This is a blog entry cross-posted from my Intel Software blog at http://software.intel.com/en-us/blogs/2010/08/28/shopping-athletes-get-new-embedded-help/
I'm not really big on "shopping" as a sport. Some people love to wander the up and down the aisles of Costco on a "treasure hunt" to see new and unexpected items for sale or wander from store to store in a shopping mall. I'm more one of those "hunters" who targets what I need, goes in for the kill, and relaxes in the cave after the hunt.
But I can see how something like the smart kiosks that Paul Otellini showed off in his Comdex keynote would be cool for shopping athletes. (Spendletes?) In case you missed it the first time around, here it is again:
Here's the link: http://www.youtube.com/watch?v=1ConBYAzAfk
Offhand, if you were given the job to build something like this for a customer, what kind of technology would you need to pull it off?
- 3D graphics. Plenty of animations which would be nicely rendered in OpenGL or it's cousins.
- Touch input with a really big touch screen area.
- Recognition algorithms which can take a video feed and determine the height and gender of the shopper.
- Video playback. You probably want efficient video decode.
- Networking and a quick database connector to look up loyalty memberships
- Blue tooth connection to send directions or coupons to your phone
- How about enough processing horsepower to handle multiple of these kiosks in the store
Although all of these appear to be important, the most critical technology of them all is not even listed here.
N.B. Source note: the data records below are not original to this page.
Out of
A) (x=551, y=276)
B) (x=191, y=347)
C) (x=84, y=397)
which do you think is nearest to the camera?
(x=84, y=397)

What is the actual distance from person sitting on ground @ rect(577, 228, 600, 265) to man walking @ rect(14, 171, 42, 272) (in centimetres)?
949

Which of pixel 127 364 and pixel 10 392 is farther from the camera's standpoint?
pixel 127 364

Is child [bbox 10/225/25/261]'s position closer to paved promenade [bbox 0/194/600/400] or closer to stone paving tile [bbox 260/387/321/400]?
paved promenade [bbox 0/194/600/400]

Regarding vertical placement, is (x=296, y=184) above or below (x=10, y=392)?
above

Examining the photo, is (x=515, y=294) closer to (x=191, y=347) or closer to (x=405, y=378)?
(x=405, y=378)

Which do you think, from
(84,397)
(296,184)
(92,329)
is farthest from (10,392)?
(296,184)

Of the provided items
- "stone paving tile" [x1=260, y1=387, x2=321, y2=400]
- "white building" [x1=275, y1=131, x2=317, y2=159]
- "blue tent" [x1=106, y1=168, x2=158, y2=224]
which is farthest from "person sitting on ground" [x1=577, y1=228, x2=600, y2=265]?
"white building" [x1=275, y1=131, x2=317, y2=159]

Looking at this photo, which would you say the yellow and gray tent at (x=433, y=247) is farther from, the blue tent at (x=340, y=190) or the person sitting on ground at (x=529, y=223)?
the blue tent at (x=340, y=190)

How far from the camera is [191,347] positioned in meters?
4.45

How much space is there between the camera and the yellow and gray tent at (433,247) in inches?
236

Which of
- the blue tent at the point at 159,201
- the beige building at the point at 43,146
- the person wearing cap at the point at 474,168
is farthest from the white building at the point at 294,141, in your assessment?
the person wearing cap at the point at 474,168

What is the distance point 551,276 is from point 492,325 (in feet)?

The most important technology is that it doesn't crash.
When I see something like this demo, I imagine kids coming into the store and playing around with it endlessly. I see teen hackers trying to break into the network somehow. I see a store staffed with employees who don't have the training to fix it if it goes haywire.
That's why this kind of thing is considered an embedded application. If you deploy something like this in your store, the last thing you want to see is a BIOS setup screen or the Blue Screen of Death. You design it to be tough as a tank and to run forever.
Frankly, this is one reason why people start with systems like an embedded Linux system, which has a great reputation for running for months on end with no intervention even with advanced technologies running on top.
Of course, it's just a short step from this kiosk to the kinds of displays we saw in "Minority Report"
No telling when people will be willing to give up their privacy for the sake of a better tank top at The Gap.